Other documented non-traumatic causes of SCD such as demyelinating lesions, vascular pathology, transverse myelitis and syringomyelia were not encountered in this study. This may in part be due to the relatively small number of our patients. However, the rarity of these lesions had been previously reported in a review of non-traumatic causes of paraplegia among paediatric patients over a 15 year period at the foremost teaching hospital in our country [11]. In the series, there were only 2 cases (1.8%) of transverse myelitis, and a single case (0.9%) of syringomyelia.

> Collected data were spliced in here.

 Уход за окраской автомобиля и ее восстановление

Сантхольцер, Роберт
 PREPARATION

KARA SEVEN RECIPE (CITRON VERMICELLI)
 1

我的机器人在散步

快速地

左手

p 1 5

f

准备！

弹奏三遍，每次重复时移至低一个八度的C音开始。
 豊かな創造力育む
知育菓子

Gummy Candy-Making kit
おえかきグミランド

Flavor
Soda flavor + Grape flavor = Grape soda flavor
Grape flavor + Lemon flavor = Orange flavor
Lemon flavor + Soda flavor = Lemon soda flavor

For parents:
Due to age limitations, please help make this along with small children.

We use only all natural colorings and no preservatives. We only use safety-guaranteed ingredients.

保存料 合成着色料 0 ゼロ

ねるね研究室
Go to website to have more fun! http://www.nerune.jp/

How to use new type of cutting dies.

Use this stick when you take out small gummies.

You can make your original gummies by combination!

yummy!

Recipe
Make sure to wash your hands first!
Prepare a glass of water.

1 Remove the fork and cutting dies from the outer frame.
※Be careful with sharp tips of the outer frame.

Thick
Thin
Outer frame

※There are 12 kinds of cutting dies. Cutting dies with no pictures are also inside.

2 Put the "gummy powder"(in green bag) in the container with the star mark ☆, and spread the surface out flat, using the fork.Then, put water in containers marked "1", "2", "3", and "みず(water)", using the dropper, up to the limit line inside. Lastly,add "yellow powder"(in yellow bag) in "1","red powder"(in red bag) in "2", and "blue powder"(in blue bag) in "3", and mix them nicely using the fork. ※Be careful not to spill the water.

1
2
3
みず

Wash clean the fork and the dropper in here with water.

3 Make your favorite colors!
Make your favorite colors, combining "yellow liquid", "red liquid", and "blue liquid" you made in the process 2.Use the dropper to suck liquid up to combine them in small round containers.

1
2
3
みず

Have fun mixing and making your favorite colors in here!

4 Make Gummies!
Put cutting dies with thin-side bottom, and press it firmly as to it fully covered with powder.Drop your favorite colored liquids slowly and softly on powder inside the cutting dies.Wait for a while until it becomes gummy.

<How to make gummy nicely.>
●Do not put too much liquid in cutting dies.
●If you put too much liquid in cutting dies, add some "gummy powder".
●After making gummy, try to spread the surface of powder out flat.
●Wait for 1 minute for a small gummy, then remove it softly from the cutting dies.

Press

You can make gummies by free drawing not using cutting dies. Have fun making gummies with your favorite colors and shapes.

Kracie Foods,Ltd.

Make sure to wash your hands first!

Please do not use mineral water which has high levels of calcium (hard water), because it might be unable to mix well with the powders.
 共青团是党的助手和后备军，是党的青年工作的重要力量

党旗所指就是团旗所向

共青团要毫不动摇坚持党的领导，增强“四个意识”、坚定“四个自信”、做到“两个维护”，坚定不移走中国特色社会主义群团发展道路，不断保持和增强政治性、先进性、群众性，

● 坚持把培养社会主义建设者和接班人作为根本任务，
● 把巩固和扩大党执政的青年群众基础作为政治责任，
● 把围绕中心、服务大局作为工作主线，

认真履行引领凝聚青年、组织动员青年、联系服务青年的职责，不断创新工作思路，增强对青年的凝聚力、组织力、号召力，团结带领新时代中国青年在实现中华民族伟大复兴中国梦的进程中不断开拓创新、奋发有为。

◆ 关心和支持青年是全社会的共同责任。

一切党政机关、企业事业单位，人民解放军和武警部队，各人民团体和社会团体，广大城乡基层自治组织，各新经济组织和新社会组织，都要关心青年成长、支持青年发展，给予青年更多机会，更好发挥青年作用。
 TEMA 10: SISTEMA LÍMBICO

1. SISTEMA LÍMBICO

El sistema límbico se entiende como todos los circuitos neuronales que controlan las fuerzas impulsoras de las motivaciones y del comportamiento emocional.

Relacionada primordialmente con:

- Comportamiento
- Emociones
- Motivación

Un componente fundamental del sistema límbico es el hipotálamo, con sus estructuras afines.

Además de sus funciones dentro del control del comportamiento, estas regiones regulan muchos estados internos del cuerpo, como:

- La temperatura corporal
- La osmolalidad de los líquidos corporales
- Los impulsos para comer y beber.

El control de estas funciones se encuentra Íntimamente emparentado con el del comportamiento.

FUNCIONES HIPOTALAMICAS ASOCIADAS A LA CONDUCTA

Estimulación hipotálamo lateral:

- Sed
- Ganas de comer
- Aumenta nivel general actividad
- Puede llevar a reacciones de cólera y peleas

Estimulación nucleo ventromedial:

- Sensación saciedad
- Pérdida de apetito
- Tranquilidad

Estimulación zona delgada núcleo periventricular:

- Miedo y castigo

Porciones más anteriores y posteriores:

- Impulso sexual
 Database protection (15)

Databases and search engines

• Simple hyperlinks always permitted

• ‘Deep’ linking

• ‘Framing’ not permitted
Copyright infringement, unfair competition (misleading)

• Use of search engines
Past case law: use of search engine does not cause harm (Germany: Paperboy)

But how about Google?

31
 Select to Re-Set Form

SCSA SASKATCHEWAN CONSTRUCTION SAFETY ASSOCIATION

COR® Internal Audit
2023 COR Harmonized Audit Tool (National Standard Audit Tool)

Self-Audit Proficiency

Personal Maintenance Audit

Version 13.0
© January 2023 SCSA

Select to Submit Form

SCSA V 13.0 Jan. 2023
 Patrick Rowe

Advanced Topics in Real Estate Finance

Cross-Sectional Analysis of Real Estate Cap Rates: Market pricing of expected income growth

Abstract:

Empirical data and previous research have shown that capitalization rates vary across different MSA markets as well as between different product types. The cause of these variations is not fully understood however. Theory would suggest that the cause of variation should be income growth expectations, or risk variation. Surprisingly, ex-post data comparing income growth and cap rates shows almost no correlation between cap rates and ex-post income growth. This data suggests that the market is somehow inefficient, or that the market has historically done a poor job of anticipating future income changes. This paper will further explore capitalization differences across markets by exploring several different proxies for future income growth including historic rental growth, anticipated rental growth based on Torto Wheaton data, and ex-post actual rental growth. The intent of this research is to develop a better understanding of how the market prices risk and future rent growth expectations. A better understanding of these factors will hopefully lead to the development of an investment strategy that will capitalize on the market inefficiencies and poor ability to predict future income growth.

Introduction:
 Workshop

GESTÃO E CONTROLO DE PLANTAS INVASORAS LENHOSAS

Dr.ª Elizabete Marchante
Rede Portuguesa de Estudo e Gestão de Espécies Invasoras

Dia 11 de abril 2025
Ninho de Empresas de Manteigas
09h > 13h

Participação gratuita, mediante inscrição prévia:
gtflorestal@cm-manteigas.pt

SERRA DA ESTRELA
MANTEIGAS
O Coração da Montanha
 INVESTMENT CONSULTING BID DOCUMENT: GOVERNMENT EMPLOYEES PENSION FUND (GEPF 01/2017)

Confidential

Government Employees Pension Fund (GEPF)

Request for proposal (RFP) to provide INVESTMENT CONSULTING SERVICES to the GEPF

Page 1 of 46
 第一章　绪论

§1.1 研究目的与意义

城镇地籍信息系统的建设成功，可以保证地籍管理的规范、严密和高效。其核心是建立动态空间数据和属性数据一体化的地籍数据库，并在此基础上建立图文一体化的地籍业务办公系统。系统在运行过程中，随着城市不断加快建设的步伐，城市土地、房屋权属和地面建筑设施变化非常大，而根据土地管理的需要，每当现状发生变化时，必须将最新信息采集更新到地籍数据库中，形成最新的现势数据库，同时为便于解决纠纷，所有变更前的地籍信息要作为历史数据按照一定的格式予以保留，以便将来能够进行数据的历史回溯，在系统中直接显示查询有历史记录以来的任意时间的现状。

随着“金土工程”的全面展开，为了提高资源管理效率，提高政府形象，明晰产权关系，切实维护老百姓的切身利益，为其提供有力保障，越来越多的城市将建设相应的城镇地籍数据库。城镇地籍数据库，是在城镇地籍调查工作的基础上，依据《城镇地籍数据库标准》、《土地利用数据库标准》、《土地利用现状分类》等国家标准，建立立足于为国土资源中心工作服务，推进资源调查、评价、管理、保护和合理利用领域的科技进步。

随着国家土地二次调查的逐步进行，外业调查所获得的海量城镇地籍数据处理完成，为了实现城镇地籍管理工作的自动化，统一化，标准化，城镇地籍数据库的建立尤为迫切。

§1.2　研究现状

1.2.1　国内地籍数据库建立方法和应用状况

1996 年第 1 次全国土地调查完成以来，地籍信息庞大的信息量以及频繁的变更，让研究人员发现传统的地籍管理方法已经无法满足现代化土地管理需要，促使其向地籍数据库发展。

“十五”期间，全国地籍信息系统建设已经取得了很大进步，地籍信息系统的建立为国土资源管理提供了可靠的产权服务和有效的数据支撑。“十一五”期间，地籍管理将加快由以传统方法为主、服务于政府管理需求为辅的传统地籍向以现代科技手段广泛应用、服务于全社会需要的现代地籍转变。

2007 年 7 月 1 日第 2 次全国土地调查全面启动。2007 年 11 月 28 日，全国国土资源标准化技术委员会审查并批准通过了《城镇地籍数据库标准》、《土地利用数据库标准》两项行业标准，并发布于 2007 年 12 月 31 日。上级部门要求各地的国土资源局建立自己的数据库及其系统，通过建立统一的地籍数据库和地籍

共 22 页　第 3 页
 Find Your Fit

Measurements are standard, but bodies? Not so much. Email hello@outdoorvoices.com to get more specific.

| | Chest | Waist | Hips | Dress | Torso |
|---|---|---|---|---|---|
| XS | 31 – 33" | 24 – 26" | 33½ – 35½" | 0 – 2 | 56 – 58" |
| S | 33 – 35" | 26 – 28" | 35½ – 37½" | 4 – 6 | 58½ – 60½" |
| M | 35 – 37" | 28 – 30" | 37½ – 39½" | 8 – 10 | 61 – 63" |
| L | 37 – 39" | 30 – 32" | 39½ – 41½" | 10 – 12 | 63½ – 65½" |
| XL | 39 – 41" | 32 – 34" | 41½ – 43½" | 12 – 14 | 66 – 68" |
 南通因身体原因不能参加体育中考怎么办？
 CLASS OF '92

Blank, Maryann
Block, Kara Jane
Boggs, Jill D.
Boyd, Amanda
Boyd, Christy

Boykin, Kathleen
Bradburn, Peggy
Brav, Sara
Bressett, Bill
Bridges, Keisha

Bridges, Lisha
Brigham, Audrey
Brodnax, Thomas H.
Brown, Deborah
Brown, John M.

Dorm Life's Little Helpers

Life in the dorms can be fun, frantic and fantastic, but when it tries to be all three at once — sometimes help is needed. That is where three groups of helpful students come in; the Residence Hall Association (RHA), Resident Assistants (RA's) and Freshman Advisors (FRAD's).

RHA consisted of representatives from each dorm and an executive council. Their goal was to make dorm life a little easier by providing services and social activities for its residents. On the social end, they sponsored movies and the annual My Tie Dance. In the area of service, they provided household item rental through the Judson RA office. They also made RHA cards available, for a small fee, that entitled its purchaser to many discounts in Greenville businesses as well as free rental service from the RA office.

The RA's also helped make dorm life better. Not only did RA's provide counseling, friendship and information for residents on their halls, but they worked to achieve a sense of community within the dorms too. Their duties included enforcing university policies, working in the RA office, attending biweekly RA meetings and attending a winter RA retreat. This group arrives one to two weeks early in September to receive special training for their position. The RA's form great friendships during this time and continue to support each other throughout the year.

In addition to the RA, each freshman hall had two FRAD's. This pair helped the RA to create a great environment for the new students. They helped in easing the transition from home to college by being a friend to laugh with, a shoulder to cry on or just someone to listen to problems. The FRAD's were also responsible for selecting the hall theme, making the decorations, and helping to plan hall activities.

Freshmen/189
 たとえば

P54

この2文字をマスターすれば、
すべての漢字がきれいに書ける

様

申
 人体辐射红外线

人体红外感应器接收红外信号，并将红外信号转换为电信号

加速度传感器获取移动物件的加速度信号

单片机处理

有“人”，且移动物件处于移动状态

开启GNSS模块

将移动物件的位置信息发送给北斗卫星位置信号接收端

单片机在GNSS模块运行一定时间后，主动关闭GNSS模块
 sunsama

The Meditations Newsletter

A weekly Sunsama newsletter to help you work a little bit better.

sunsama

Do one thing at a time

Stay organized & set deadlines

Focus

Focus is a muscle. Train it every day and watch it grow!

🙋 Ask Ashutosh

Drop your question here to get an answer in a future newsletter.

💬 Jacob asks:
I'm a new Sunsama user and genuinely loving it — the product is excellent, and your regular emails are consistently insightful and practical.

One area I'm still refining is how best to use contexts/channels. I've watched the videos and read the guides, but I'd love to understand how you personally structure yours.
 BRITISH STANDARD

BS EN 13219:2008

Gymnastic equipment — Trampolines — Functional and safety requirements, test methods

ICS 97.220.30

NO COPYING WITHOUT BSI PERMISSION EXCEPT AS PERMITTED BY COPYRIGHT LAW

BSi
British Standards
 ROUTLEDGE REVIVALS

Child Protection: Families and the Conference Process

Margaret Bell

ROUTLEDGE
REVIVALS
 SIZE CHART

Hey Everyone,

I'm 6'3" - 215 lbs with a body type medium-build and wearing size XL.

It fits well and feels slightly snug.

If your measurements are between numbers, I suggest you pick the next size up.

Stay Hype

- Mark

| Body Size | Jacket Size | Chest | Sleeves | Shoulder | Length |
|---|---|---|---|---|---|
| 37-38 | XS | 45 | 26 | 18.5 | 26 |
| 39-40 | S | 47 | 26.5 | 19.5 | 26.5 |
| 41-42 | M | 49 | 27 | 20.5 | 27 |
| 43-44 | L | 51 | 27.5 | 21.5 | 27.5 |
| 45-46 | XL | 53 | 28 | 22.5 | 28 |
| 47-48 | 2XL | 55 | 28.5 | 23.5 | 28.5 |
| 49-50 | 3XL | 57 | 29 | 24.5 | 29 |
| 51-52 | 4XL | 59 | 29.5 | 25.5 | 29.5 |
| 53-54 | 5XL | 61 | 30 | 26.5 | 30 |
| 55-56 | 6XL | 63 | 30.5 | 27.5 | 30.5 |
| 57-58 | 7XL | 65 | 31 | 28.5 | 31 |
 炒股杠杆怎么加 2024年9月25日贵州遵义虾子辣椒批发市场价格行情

This report is limited by the fact of it being a single-author, single-institution study with a relatively small sample size. It nevertheless gives a glimpse into the burden of spinal cord damage among children in a rural neurosurgical practice in a developing country. We hope it will serve as a springboard for more robust regional or even national studies in our country and in fact many other LMICs with a view to providing quality data for the global definition of the epidemiology of spinal cord damage in the paediatric population.

Conclusion

In this survey from a Nigerian rural tertiary-hospital neurosurgery practice, paediatric spinal cord damage accounted for 12.1% of our paediatric neurosurgical workload. Traumatic SCI and spinal bifida were the cause of spinal cord damage in most of our patients. Spinal cord tumour and infections were rare while transverse myelitis and other non-traumatic causes of spinal cord damage were not seen among our patients. Review and enforcement of traffic laws and robust national neural tube defect prevention policies will go a long way in reducing the prevalence of paediatric spinal cord damage in our country.